• STATED GOAL: Rewrite the whole listing below, changing "observing position" to "camera position" wherever it occurs and leaving everything else unchanged. Leave the pictures out of your answer.

• DATA FOR THE TASK:

● ● ● ● ● ● ●

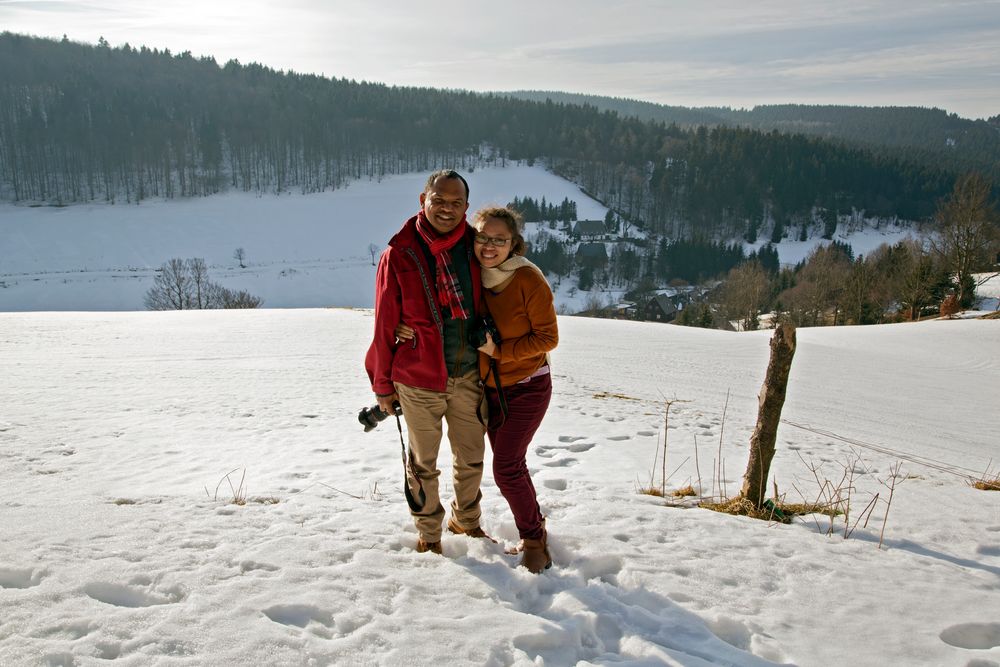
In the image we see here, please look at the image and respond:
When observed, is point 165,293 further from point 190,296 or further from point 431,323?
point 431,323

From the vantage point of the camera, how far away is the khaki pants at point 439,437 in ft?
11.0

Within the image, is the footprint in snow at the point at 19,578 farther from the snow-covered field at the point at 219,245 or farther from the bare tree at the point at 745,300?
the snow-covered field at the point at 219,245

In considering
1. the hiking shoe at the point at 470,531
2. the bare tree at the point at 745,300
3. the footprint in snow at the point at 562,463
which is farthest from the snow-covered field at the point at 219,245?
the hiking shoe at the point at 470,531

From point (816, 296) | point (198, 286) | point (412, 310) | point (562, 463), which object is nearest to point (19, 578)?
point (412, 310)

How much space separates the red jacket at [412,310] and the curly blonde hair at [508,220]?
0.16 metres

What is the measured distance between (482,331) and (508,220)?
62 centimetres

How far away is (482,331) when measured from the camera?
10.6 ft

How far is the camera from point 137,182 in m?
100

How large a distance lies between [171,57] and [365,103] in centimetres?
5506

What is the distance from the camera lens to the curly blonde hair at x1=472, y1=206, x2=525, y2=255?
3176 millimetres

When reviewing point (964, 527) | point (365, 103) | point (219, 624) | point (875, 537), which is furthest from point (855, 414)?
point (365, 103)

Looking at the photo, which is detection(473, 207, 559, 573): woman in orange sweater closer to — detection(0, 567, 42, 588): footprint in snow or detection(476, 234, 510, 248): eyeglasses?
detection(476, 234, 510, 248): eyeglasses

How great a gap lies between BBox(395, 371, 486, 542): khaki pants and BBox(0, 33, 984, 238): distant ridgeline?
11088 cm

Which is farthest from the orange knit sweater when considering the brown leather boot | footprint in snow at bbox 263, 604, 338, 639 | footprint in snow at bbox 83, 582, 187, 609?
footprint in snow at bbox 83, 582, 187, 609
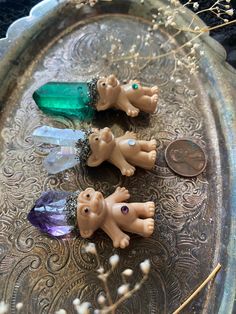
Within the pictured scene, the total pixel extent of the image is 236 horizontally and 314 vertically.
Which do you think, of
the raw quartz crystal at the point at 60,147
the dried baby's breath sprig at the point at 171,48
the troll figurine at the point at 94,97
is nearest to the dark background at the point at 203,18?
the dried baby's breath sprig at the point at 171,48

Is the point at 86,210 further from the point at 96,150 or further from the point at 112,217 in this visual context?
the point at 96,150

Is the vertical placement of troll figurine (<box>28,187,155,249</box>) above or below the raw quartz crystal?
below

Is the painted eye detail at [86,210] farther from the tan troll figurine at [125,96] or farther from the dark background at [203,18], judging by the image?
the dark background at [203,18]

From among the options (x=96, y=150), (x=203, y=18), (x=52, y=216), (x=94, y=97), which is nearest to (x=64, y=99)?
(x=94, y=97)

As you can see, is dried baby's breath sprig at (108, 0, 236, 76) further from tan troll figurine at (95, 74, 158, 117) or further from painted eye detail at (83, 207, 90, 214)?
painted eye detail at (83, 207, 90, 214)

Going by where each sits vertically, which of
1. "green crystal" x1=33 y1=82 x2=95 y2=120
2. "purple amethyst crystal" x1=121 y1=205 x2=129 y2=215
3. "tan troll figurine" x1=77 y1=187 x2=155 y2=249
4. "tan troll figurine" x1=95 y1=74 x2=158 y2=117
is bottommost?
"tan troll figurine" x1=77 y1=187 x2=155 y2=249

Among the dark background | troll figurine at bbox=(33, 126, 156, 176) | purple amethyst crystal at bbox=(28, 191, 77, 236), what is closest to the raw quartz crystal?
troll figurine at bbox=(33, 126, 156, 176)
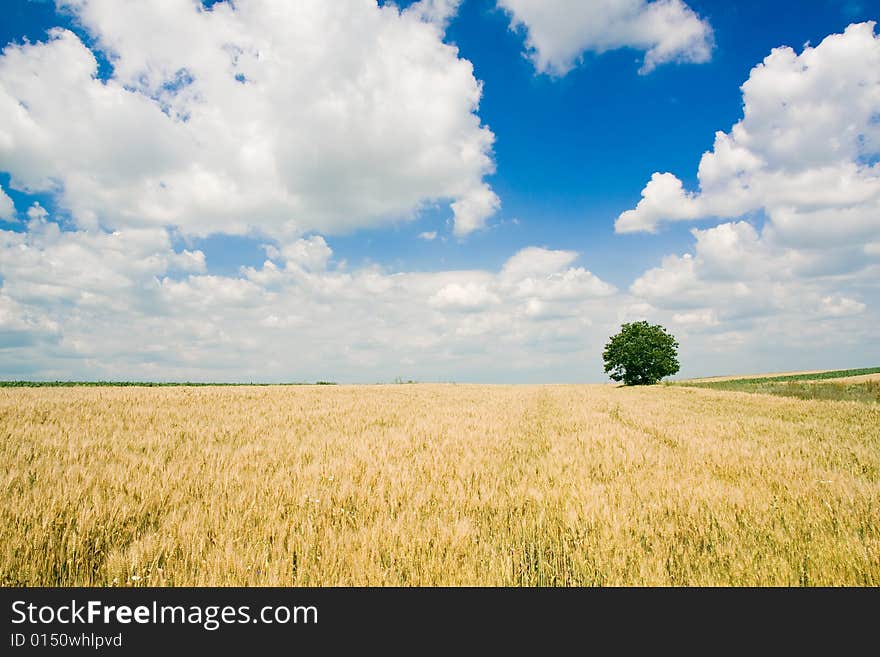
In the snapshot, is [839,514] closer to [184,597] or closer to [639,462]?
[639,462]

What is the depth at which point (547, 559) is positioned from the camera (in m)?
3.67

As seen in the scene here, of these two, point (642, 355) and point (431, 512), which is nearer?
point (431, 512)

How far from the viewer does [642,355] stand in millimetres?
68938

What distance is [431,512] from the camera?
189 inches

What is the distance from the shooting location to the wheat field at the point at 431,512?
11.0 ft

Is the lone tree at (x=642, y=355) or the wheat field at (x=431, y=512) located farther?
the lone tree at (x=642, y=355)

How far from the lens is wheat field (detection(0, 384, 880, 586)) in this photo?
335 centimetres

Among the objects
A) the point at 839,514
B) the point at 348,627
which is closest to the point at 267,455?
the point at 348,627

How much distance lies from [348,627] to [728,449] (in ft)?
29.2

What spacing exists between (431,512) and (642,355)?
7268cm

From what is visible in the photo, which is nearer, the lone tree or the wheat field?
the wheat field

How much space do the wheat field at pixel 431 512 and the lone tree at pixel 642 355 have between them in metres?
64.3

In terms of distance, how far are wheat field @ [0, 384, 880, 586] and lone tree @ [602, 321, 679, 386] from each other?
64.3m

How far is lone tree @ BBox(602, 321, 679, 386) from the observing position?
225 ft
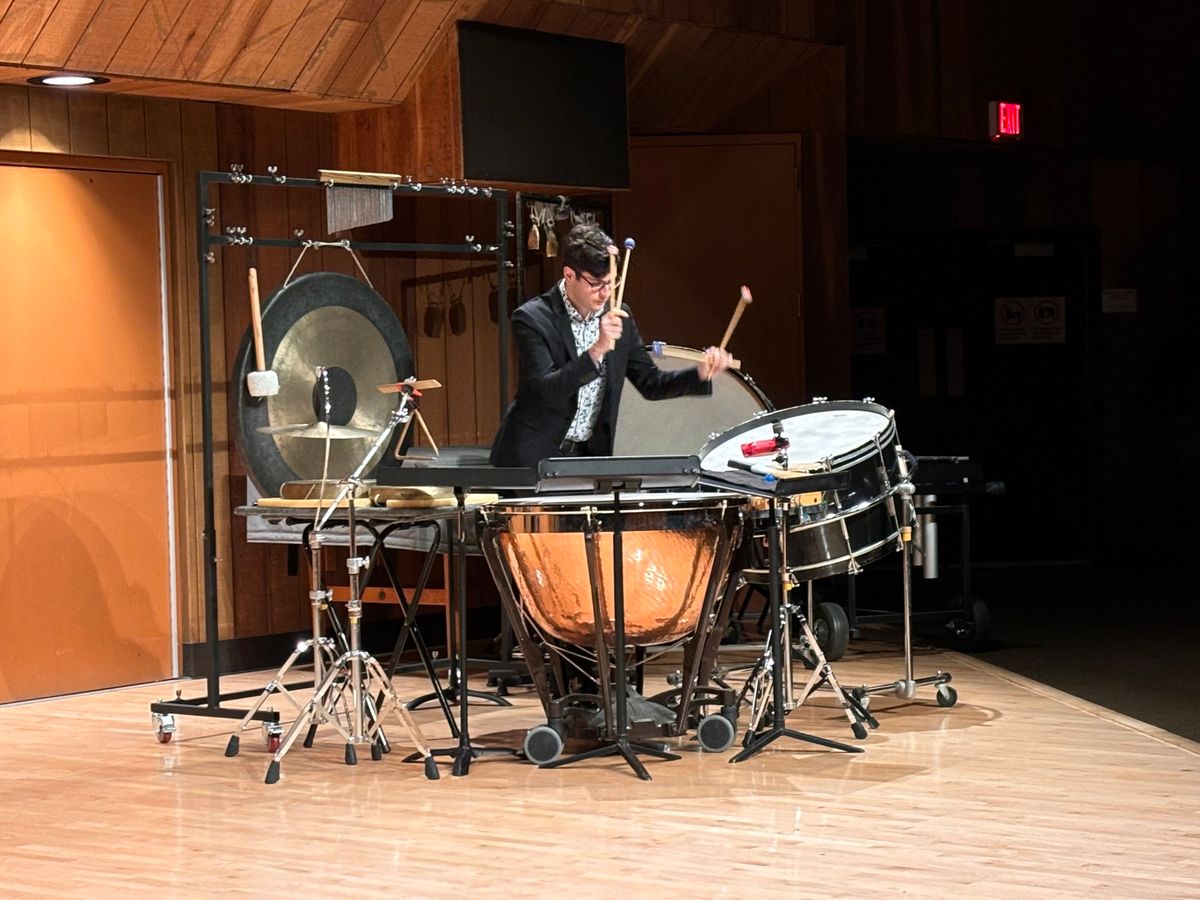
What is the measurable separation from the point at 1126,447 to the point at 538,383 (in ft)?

● ● ● ● ● ● ●

• EXERCISE RESPONSE:
In the image we see here, please look at the image and respond:
When observed, is point 165,293 further from point 190,296 or further from point 431,323?
point 431,323

From the vantage point of the camera, how far away is the khaki pants at point 439,437 in ft?
11.0

Within the image, is the footprint in snow at the point at 19,578 farther from the snow-covered field at the point at 219,245 or farther from the bare tree at the point at 745,300?
the snow-covered field at the point at 219,245

In considering
1. the hiking shoe at the point at 470,531
2. the bare tree at the point at 745,300
3. the footprint in snow at the point at 562,463
which is farthest from the snow-covered field at the point at 219,245?
the hiking shoe at the point at 470,531

From point (816, 296) | point (198, 286) | point (412, 310) | point (562, 463), which object is nearest to point (19, 578)?
point (412, 310)

How much space separates the red jacket at [412,310] and the curly blonde hair at [508,220]?
0.16 metres

What is the measured distance between (482,331) and (508,220)?
62 centimetres

How far away is (482,331) when measured from the camera?
10.6 ft

How far is the camera from point 137,182 in m?
100

How large a distance lies between [171,57] and [365,103] in centimetres?
5506

What is the distance from the camera lens to the curly blonde hair at x1=472, y1=206, x2=525, y2=255?
3176 millimetres

When reviewing point (964, 527) | point (365, 103) | point (219, 624) | point (875, 537), which is furthest from point (855, 414)?
point (365, 103)

Looking at the photo, which is detection(473, 207, 559, 573): woman in orange sweater closer to — detection(0, 567, 42, 588): footprint in snow or detection(476, 234, 510, 248): eyeglasses?
detection(476, 234, 510, 248): eyeglasses

How great a gap lies between BBox(395, 371, 486, 542): khaki pants and BBox(0, 33, 984, 238): distant ridgeline?
11088 cm

Which is farthest from the orange knit sweater when considering the brown leather boot | footprint in snow at bbox 263, 604, 338, 639 | footprint in snow at bbox 83, 582, 187, 609?
footprint in snow at bbox 83, 582, 187, 609
Within the pictured scene, the total pixel extent of the image is 236 horizontally and 314 vertically.
Which do you think, of
the raw quartz crystal at the point at 60,147
the dried baby's breath sprig at the point at 171,48
the troll figurine at the point at 94,97
is nearest to the dark background at the point at 203,18?
the dried baby's breath sprig at the point at 171,48

Is the point at 86,210 further from the point at 96,150 or further from the point at 112,217 in this visual context?
the point at 96,150

Is the vertical placement of troll figurine (<box>28,187,155,249</box>) above or below the raw quartz crystal?
below

Is the painted eye detail at [86,210] farther from the tan troll figurine at [125,96] or farther from the dark background at [203,18], judging by the image?
the dark background at [203,18]

From among the options (x=96, y=150), (x=203, y=18), (x=52, y=216), (x=94, y=97), which is nearest to (x=64, y=99)?
(x=94, y=97)

As you can see, is dried baby's breath sprig at (108, 0, 236, 76) further from tan troll figurine at (95, 74, 158, 117) or further from painted eye detail at (83, 207, 90, 214)?
painted eye detail at (83, 207, 90, 214)

Going by where each sits vertically, which of
1. "green crystal" x1=33 y1=82 x2=95 y2=120
2. "purple amethyst crystal" x1=121 y1=205 x2=129 y2=215
3. "tan troll figurine" x1=77 y1=187 x2=155 y2=249
4. "tan troll figurine" x1=95 y1=74 x2=158 y2=117
is bottommost?
"tan troll figurine" x1=77 y1=187 x2=155 y2=249

Among the dark background | troll figurine at bbox=(33, 126, 156, 176) | purple amethyst crystal at bbox=(28, 191, 77, 236), what is closest to the raw quartz crystal?
troll figurine at bbox=(33, 126, 156, 176)
In the snapshot, is [839,514] closer to [184,597] or closer to [639,462]?
[639,462]

What is the depth at which point (547, 559) is positioned from the camera (in m)?
3.67

As seen in the scene here, of these two, point (642, 355) and point (431, 512), which is nearer?
point (431, 512)

How far from the viewer does [642,355] stand in millimetres?
68938

What distance is [431,512] from the camera?
189 inches

What is the distance from the shooting location to the wheat field at the point at 431,512?
11.0 ft

Is the lone tree at (x=642, y=355) or the wheat field at (x=431, y=512) located farther?
the lone tree at (x=642, y=355)

How far from the lens is wheat field (detection(0, 384, 880, 586)) in this photo?
335 centimetres

Among the objects
A) the point at 839,514
B) the point at 348,627
which is closest to the point at 267,455?
the point at 348,627

How much distance lies from [348,627] to [728,449] (in ft)?
29.2

What spacing exists between (431,512) and (642,355)?
7268cm

From what is visible in the photo, which is nearer, the lone tree or the wheat field?
the wheat field

How much space do the wheat field at pixel 431 512 and the lone tree at pixel 642 355 have between them in metres?
64.3

In terms of distance, how far are wheat field @ [0, 384, 880, 586] and lone tree @ [602, 321, 679, 386] from each other?
64.3m

How far is lone tree @ BBox(602, 321, 679, 386) from the camera position?
225 ft
What is the measurable separation from the point at 1126,447 to the point at 538,383 (in ft)?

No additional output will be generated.